From large metropolitan cemeteries to lone graves; cemeteries form an important part of our history and culture. Some cemeteries are significant to the nation at large, some to a religious or cultural group or a region, some to a single family. Cemeteries embody historic, social, aesthetic, scientific and spiritual values. They provide a history of the nation’s growth, present a personal connection with history, demonstrate customs and religious practices, and are highly valued by the community. Cemeteries also demonstrate technical significance in terms of the layout and design of the cemetery, monuments and other markers, gardens and plants.

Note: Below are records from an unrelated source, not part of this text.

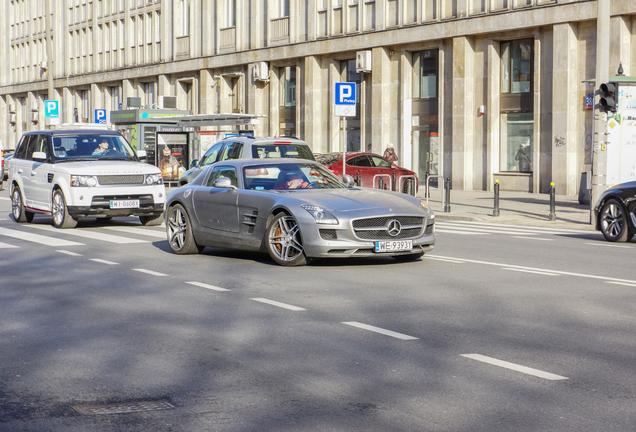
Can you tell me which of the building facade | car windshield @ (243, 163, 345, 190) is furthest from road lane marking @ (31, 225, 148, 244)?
the building facade

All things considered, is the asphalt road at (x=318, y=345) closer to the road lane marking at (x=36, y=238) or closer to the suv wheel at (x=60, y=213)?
the road lane marking at (x=36, y=238)

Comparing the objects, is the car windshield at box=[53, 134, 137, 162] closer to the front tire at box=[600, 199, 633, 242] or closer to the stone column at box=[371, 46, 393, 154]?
the front tire at box=[600, 199, 633, 242]

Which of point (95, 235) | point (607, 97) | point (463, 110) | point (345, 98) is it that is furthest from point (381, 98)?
point (95, 235)

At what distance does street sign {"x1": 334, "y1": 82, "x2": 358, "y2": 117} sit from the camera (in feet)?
97.1

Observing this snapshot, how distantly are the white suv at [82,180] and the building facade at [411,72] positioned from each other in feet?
22.5

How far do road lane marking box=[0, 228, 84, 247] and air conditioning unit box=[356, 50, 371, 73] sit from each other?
2539 cm

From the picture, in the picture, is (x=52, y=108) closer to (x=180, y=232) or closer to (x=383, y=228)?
(x=180, y=232)

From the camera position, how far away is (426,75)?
43906 mm

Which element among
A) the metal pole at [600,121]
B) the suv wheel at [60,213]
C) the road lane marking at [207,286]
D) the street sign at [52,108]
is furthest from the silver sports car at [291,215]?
the street sign at [52,108]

Appropriate conservation of cemeteries is dependent on having an understanding of this significance. This ensures that conservation policies and works are undertaken in a sympathetic and respectful way. For example, establishing formal English gardens at a rural, open cemetery would not be appropriate to the place or an elaborate stone monument at a discreet lone grave would likewise impact negatively on the gravesite.
It is essential to understand the significance and meaning behind monuments and customs when conserving cemeteries for different religious denominations or cultural groups. Chinese cemeteries for instance have a number of cultural and symbolic customs which can easily be damaged or misrepresented if not properly recognised.
The management, conservation and interpretation of historic cemeteries is dependent on having a detailed understanding of the place including when it was established, what religious or cultural groups used the place and identifying the physical characteristics (e.g. plantings, monuments, ornaments etc.). Caring for cemeteries such as the East Perth Cemeteries, which is highly significant to Western Australia or a small regional or remote cemetery, is reliant on understanding the place and developing policies and actions to retain and respect this significance.